As a result, Eastman was committed for trial on Christmas Eve 1992. In 1995, three years later, he was convicted and sentenced to prison for life. The presence of gunshot residue in the boot of Eastman’s car, which he couldn’t explain, was critical in him being convicted. But, in 2011, a teacher friend of Eastman signed an affidavit to say that he had borrowed Eastman’s car in 1988 to go rabbit shooting and that the gunshot residue found in the boot of Eastman’s car might have come from the friend’s rifle which he had (at that time) left in Eastman’s car boot. ACT Supreme Court Judge Shane Marshall, in 2012, said that there was doubt about Eastman’s conviction, and ruled that the Winchester murder should be decided by a new inquiry headed by retired ACT Supreme Court Judge Kevin Duggan. This inquiry is set down for November 2013. From prison, Eastman continues to proclaim his innocence of the crime and maintains that Winchester was killed in a professional hit by the Calabrian mafia to prevent Winchester giving evidence against them at their forthcoming trial.

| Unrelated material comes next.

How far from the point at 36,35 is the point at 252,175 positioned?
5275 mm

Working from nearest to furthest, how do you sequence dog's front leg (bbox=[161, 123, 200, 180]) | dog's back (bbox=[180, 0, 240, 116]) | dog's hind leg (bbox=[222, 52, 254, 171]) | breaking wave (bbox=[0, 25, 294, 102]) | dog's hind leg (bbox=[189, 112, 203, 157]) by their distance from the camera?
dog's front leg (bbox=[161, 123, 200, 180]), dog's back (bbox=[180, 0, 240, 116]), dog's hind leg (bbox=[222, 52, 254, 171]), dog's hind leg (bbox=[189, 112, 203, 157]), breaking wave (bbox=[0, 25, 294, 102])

Eastman’s claims that the Calabrian mafia killed Winchester received a boost in 2013 when a leading Italian anti-mafia prosecutor, Vincenzo Macri, said that he is convinced that the Calabrian mafia murdered Colin Winchester in 1989. He added that he based his belief of Australian police sources. Macri said ”I am pleased that the Australian justice system is pursuing those responsible for the murder, whose principals are certainly to be identified within the Calabrian mafia residents in Australia.” Macri, who published a book in 2009, Australian ‘Ndrangheta, told The Australian that he believes that “Winchester, Donald Mackay and Detective Sergeant Geoffrey Bowen - who was killed by a parcel bomb at the NCA’s Adelaide headquarters in 1994 – were all victims of the ‘Ndrangheta.”
The report of the Duggan Inquiry will go ACT Supreme Court which has the power to quash Eastman’s conviction if that is what the report recommends. Alternately, it may order a re-trial. A long time solicitor for Eastman, Terry O’Donnell, believes that the Eastman case “is the most significant miscarriage of justice case ever in Australia, more so even than Lindy Chamberlain.” The Weekend Australian Magazine, (February 2013), p.14.
When it begins in November 2013 the Duggan Inquiry into the Eastman case will be followed with a great deal of interest.